I'm far from perfect but I expect my woman to look perfect, cook my meals, do my laundry, raise my kids and mow my yard. Oh, and sit when I tell you to sit, kinda like my dog, Bimbo.
5) "I hardly ever drink except when I'm with my friends"
really means.....
I'm an alcoholic but you won't realize it until you are halfway through dinner and the slurring begins. Then it's time to pay the check and I have to ask you to total the tab for me. Oh, and would you mind signing my name on there for me? I'm having trouble reading the small print. Thatta girl. Now gimme a big 'ole kiss.
6) "I wear hats just because I like to"
really means.....
I'm balder than a baby's butt.
Cowboy hats make me look taller along with the heels of my boots.
Baseball caps hide the fact that I can't deal with my receding hair line.
Wearing caps backwards means I have a Peter Pan syndrome and will never grow up.
Shaving my head because I'm going bald and not hiding it in a hat means I'm manly enough to deal with it and might be an interesting date.

Chapter 2
For all those girls out there that have found themselves in the exciting world of internet dating, I have a list of things you need to know so you will be prepared and not go through my trials and tribulations. Well, that's not exactly true... you will undoubtedly go through all this because that's just the name of the game.
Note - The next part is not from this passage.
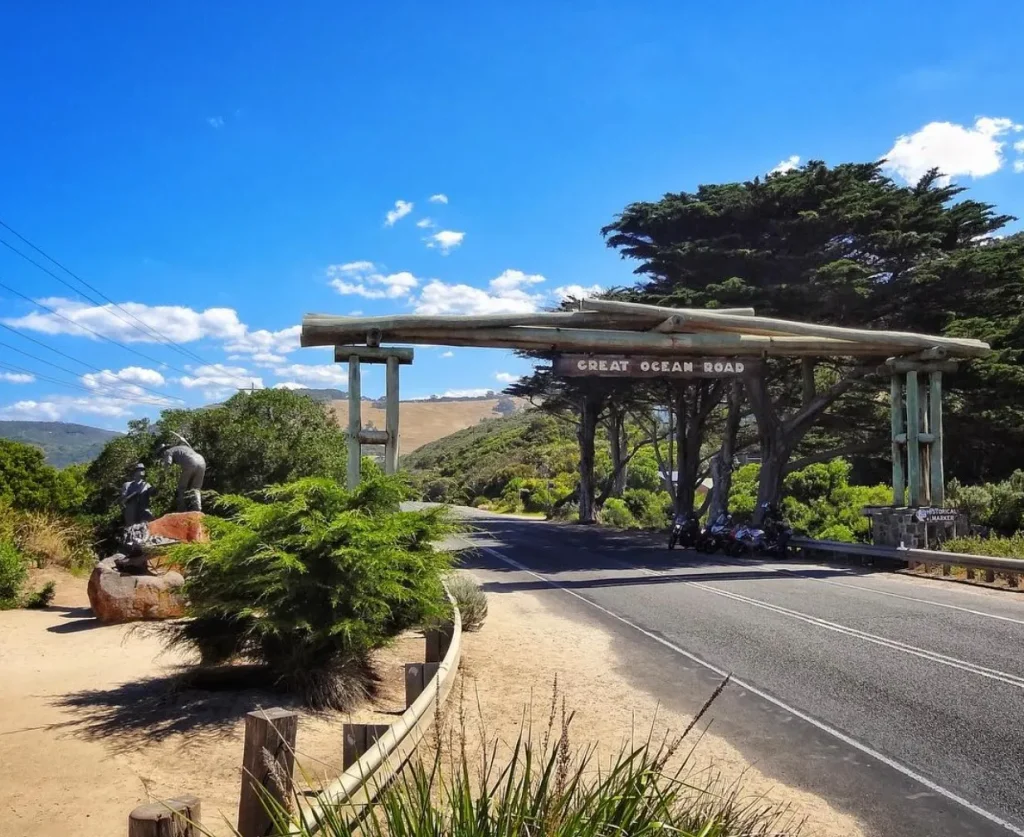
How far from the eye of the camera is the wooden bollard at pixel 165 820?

But we, as women, need to help each other, so here it is!
YOU WILL END UP...
...frustrated when your friends won't set you up with their single friends because, frankly, the guys "aren't good enough for you".
... perusing the dating sites to pick which one you want to plunk down your hard earned money to subscribe to, it can be confusing. All of them are free to sign up, but you can't read any messages you've received, you can't send any messages and all you can do is look at pictures and convince yourself that kissing frogs may not be the only way to go.
...biting your nails unless you have them done professionally. This is because you will end up waiting by yourself at a table all alone until he finally shows up, 30 minutes late, and you feel like a fool. He had your number, why didn't he call? Worry, mad, worry, mad, worry.
... with messes left from deciding what to wear because you want to be comfortable but still look hot.
... shopping for new clothes because nothing you have in the closet is comfortable or makes you look hot.
... not eating the entire day before a date so you'll lose that 3 lbs. in water weight.
... binging when you get home because you didn't want to look like a pig at dinner, but, ohmygawd, you are now starving!
... dreading the call from the date the night before. You know he's going to ask for a 2nd date because he didn't get the hint that there wouldn't be a 2nd date after the 1st date fiasco.
... fighting boredom during a date because the guy talks so much you can't get a word in edgewise, blah, blah, blah and then I was brilliant and I blah, blah, blah...
... wishing you could think of something to get a conversation started but you have nothing, nada, zilch in common.
... going to a restaurant/bar and seeing 3 other guys you've gone out with. It is better to pretend to laugh at whatever numbnut is saying than to look bored and make the other guys think "she could have had me".
... wondering whatthehell you were thinking when you decided it was time to start dating again.


Oh yeah, it's a blast! So do your clothes shopping, get those nails done, start exercising and get ready for the best (and worst) time of your life!